L’avanzata

RomaSono passati trent’anni, ma sembra un secolo. Solo Umberto Bossi e Bobo Maroni non potranno mai dimenticarsi dei primi tempi quando scrivevano con la vernice slogan indipendentisti sull’autostrada. O quando il Senatùr, dando sfogo al proprio estro poetico, vagheggiava le epoche passate nelle quali il casolare lombardo rappresentava l’anima della famiglia tradizionale padana.
Da lunedì scorso la Lega Nord è entrata in una nuova fase della sua storia. Sembra una fotografia sbiadita quella di Bossi che rivendica: «Ce l’abbiamo duro» o della marcia su Roma dei 10mila padani che reclamavano più autonomia. Da lunedì scorso alla chiusura dei seggi il Carroccio è molto di più dell’anima di quel Nord che invoca il «federalismo subito», è molto di più dei due governatori di Regione, Cota e Zaia, è nel 14% dell’Emilia Romagna, nel 6% di Marche e Toscana e nel primo consigliere regionale umbro. A rovinare la festa solo l’insuccesso e le recriminazioni di Renato Brunetta a Venezia e la sconfitta di Roberto Castelli a Lecco, da vent’anni feudo leghista.
«Poche chiacchiere e tanti fatti», ha commentato il ministro dell’Interno Maroni sull’organo di partito, La Padania. Ma se la Lega festeggia non è solo merito di quella capillarità dell’organizzazione territoriale che ha fatto dire all’Osservatore romano che il Carroccio ha «il radicamento che fu della Dc e del Pci», ma anche di una squadra compatta guidata dallo stratega Umberto Bossi, affiancato dal titolare del Viminale e dal coordinatore delle segreterie federali Roberto Calderoli. Un team affiatato che ha saputo con pazienza far crescere nuove personalità.

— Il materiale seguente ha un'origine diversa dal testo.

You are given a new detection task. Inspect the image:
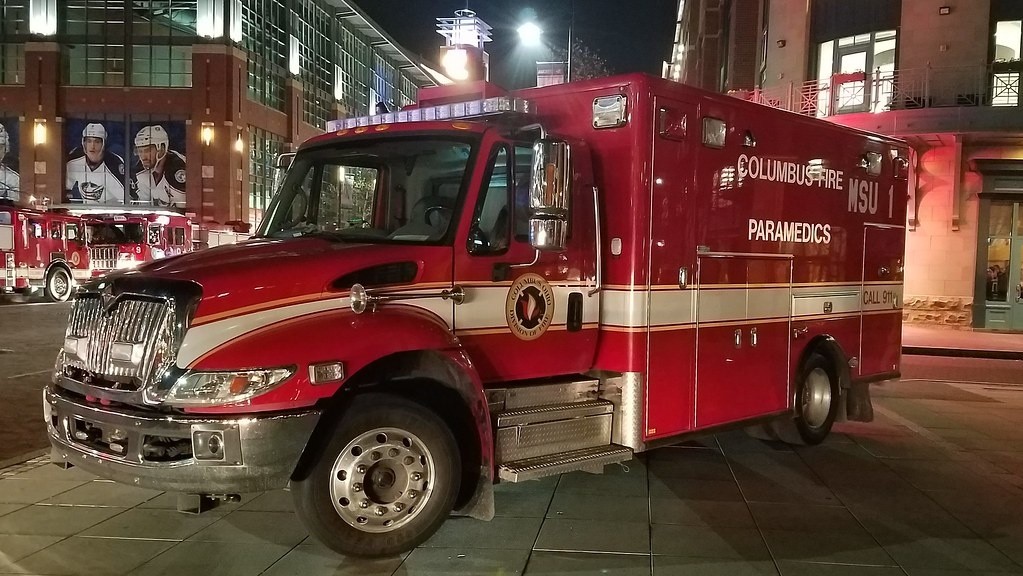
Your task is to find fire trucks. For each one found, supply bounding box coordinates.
[0,204,195,304]
[40,71,918,561]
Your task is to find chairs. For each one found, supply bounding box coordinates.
[491,175,529,251]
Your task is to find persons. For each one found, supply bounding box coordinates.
[0,124,20,202]
[133,125,186,208]
[63,122,139,206]
[989,265,1006,301]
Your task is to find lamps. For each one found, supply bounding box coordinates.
[776,39,786,48]
[938,7,952,15]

In primis, quella di Luca Zaia, il ministro delle Politiche agricole che ha difeso il made in Italy e che appena insediatosi come neo governatore veneto ha promesso che «non farà epurazioni» e che «seguirà l’appello del presidente Napolitano alle riforme». Chi se lo sarebbe mai aspettato da un esponente di un partito che proprio a Venezia conclude il rito celebrativo del dio Po, nume tutelare della Padania? Lo stesso vale per Roberto Cota, capogruppo alla Camera, un novarese che avrà in mano le leve del potere della ex capitale sabauda, non ultime quelle del colosso Intesa Sanpaolo.
Non è del tutto corretta l’equazione secondo la quale la vittoria leghista coinciderà con un’approvazione più spedita dei decreti attuativi del federalismo fiscale e con una severa ipoteca sulla candidatura a sindaco di Milano che lo stesso Bossi ha scherzosamente (fino a un certo punto) rivendicato. Né si può semplicisticamente affermare che il rafforzamento del partito di Via Bellerio determinerà automatiche fibrillazioni nella compagine governativa. «Noi non siamo per il manuale Cencelli», ha ribadito Maroni.
La partita verrà giocata con la consueta abilità e con la tradizionale pazienza: d’altronde se il Pd nel Nord operaio è ormai da considerarsi un panda, è anche per la paziente opera leghista di divulgazione delle politiche attuate dal governo Berlusconi e dal ministro dell’Economia, Giulio Tremonti, contro la disinformatija della sinistra.
I veri problemi sono altri e di due ordini di grandezza. Il primo è l’esigenza di preservare il federalismo dalle ubbie del presidente della Camera Fini che mal sopporta l’asse privilegiato tra Bossi e Berlusconi. Ma sulle capacità di mediazione del Senatùr non c’è da diffidare.

Il secondo è la promozione di una nuova classe dirigente: ora che i «giovani» Zaia e Cota sono impegnati, che Flavio Tosi è ben saldo nella sua Verona e che Andrea Gibelli sarà il nuovo vicepresidente lombardo, bisognerà promuovere nuove energie. A partire dal brillante segretario emiliano Angelo Alessandri, dal capogruppo del Senato Federico Bricolo e dall’instancabile europarlamentare milanese Matteo Salvini.